WHAT NEEDS TO BE DONE =>
Every entry below has to appear again in your reply, word for word, but no picture may.

[Collected data]
=== Section Start ===
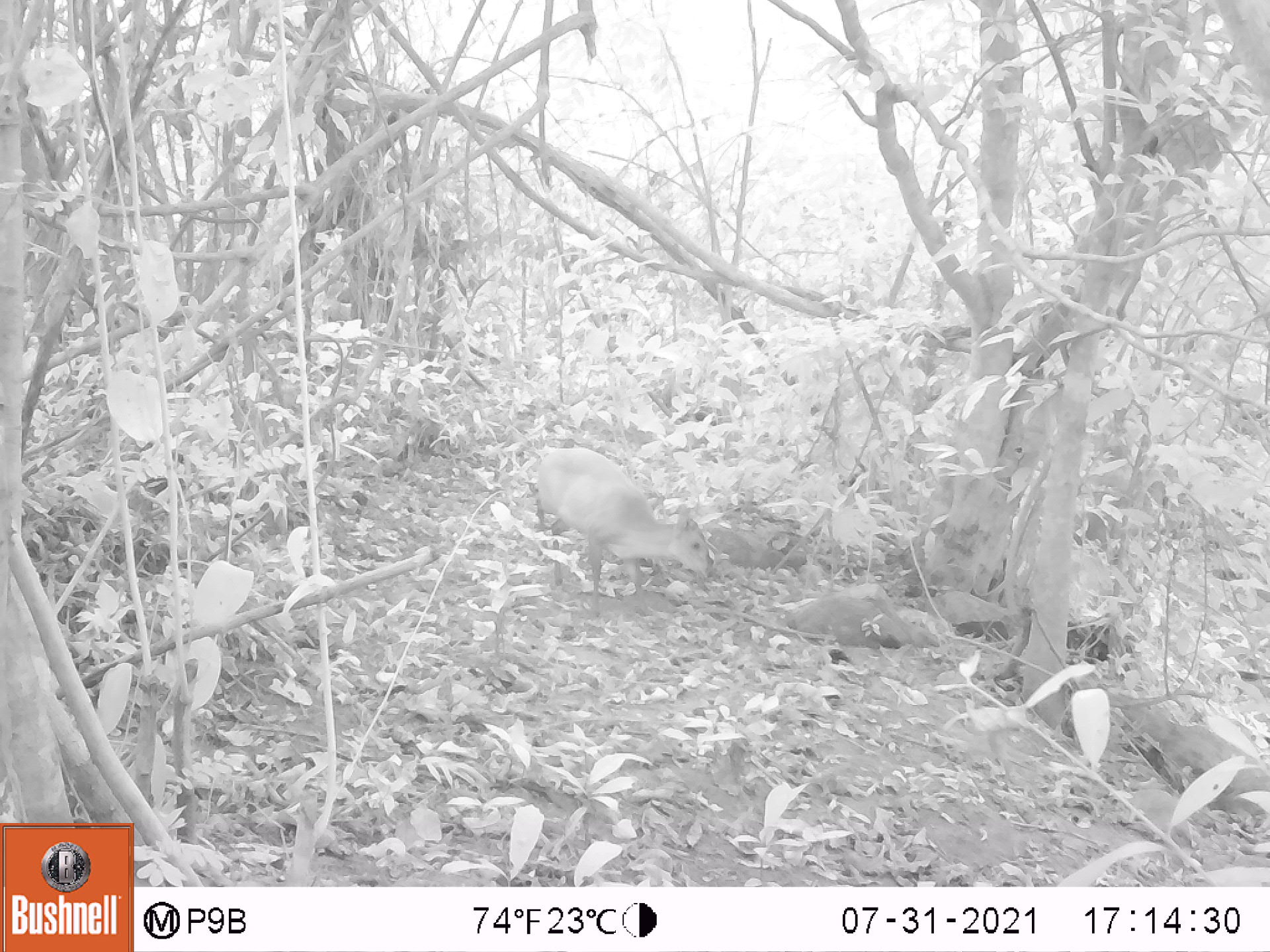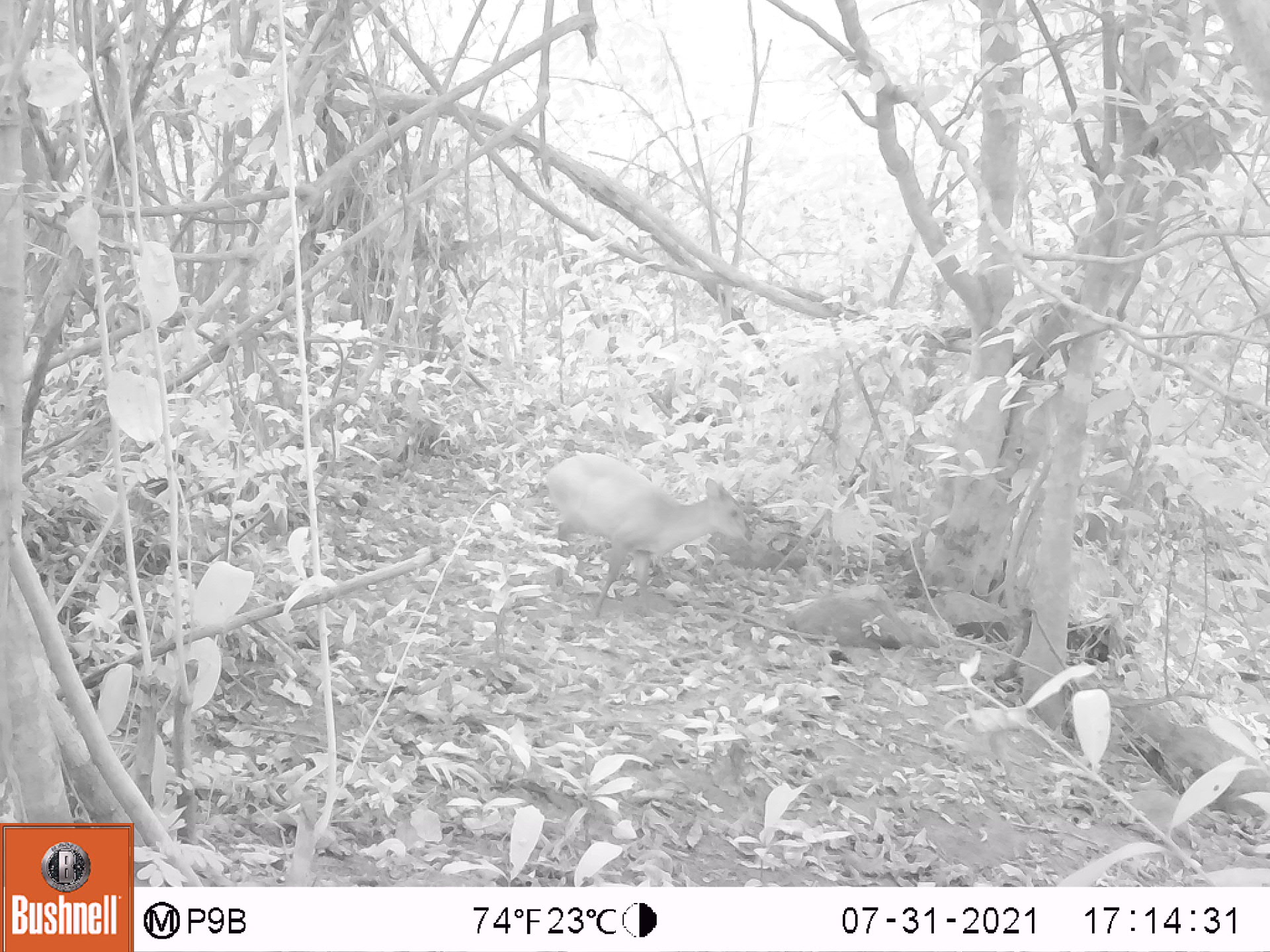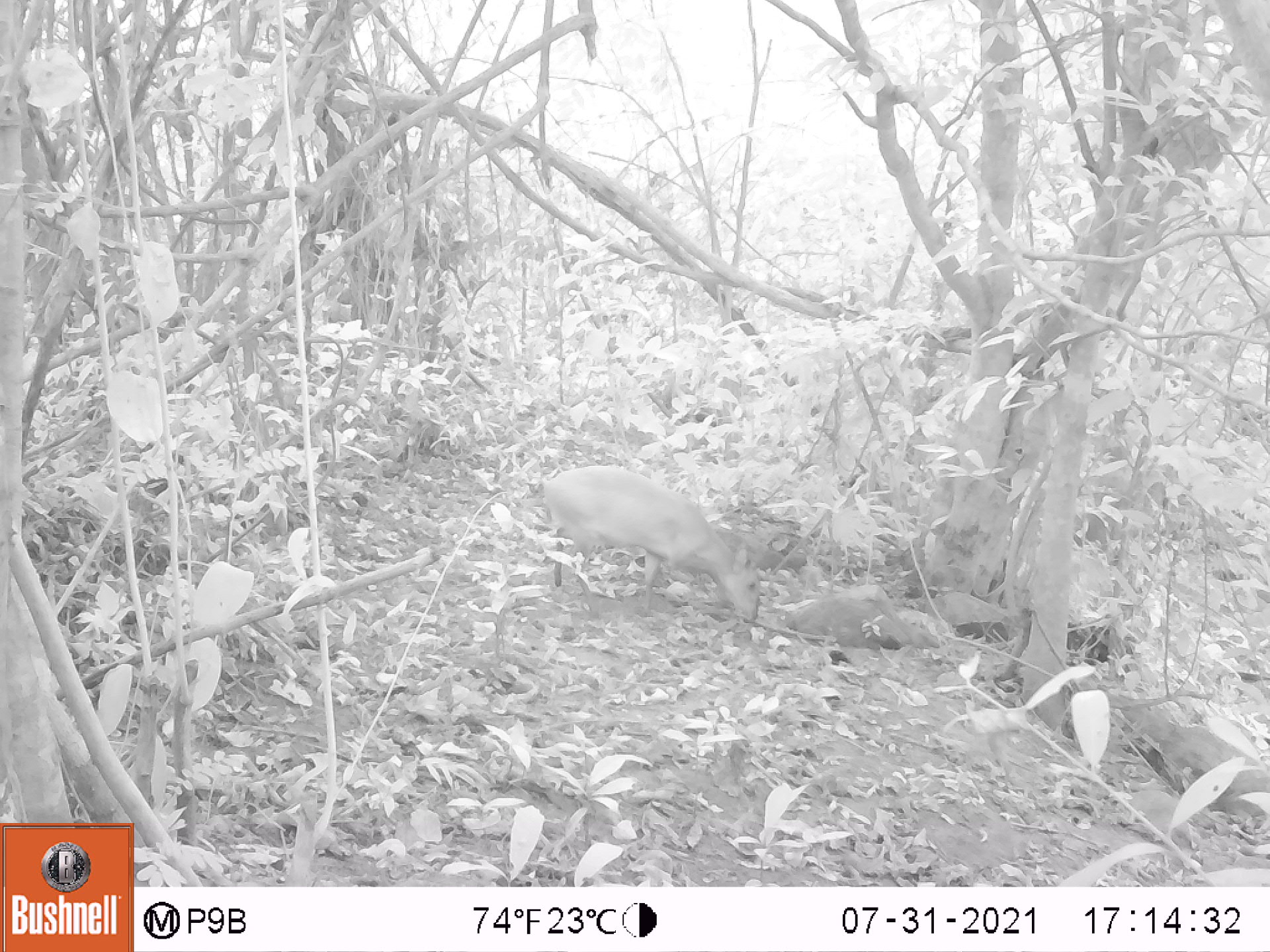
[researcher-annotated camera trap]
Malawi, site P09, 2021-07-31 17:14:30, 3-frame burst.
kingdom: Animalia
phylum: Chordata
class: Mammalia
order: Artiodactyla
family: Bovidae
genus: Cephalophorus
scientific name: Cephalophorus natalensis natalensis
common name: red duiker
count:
=== Section End ===
RESULT OF THIS TASK =>
[researcher-annotated camera trap]
Malawi, site P09, 2021-07-31 17:14:30, 3-frame burst.
kingdom: Animalia
phylum: Chordata
class: Mammalia
order: Artiodactyla
family: Bovidae
genus: Cephalophorus
scientific name: Cephalophorus natalensis natalensis
common name: red duiker
count:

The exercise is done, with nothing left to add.